Dataset excerpts:
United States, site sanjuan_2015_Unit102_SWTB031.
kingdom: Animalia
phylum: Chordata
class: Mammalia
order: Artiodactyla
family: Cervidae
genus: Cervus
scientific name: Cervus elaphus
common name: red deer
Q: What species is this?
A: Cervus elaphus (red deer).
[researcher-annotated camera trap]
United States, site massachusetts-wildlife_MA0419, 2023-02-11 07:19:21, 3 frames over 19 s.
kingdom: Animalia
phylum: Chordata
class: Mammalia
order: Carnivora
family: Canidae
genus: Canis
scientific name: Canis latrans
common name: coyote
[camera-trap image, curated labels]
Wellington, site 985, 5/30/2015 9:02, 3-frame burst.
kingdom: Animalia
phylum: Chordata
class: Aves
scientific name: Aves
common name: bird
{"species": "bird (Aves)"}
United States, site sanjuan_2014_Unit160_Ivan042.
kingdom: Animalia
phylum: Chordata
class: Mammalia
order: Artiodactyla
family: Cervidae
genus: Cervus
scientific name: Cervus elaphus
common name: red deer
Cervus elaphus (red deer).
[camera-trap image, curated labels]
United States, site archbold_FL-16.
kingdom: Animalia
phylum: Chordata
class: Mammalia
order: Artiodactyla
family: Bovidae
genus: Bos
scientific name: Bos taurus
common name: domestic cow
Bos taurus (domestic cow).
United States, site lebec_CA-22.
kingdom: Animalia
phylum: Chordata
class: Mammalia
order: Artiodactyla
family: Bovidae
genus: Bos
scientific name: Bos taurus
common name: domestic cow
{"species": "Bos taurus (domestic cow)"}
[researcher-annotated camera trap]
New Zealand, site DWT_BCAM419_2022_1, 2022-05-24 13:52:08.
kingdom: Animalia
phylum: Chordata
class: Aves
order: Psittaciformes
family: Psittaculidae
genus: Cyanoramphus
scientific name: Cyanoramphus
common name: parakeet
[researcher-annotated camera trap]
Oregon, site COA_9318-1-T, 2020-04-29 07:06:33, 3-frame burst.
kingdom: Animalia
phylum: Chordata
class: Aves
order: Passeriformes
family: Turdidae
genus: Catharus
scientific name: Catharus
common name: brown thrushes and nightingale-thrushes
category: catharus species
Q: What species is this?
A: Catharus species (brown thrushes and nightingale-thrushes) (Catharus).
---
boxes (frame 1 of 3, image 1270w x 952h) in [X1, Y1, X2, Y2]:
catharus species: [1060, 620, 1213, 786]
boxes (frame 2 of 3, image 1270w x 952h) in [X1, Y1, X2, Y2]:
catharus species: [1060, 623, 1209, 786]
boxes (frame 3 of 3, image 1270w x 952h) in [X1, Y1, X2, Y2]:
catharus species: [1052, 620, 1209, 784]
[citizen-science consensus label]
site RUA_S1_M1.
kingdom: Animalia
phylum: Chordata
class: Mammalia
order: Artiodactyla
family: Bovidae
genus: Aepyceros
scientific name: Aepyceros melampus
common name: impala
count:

# PROBLEM DESCRIPTION
Identify every line above that includes the word "burst", and show those lines.

# SOLUTION BELOW
Wellington, site 985, 5/30/2015 9:02, 3-frame burst.
Oregon, site COA_9318-1-T, 2020-04-29 07:06:33, 3-frame burst.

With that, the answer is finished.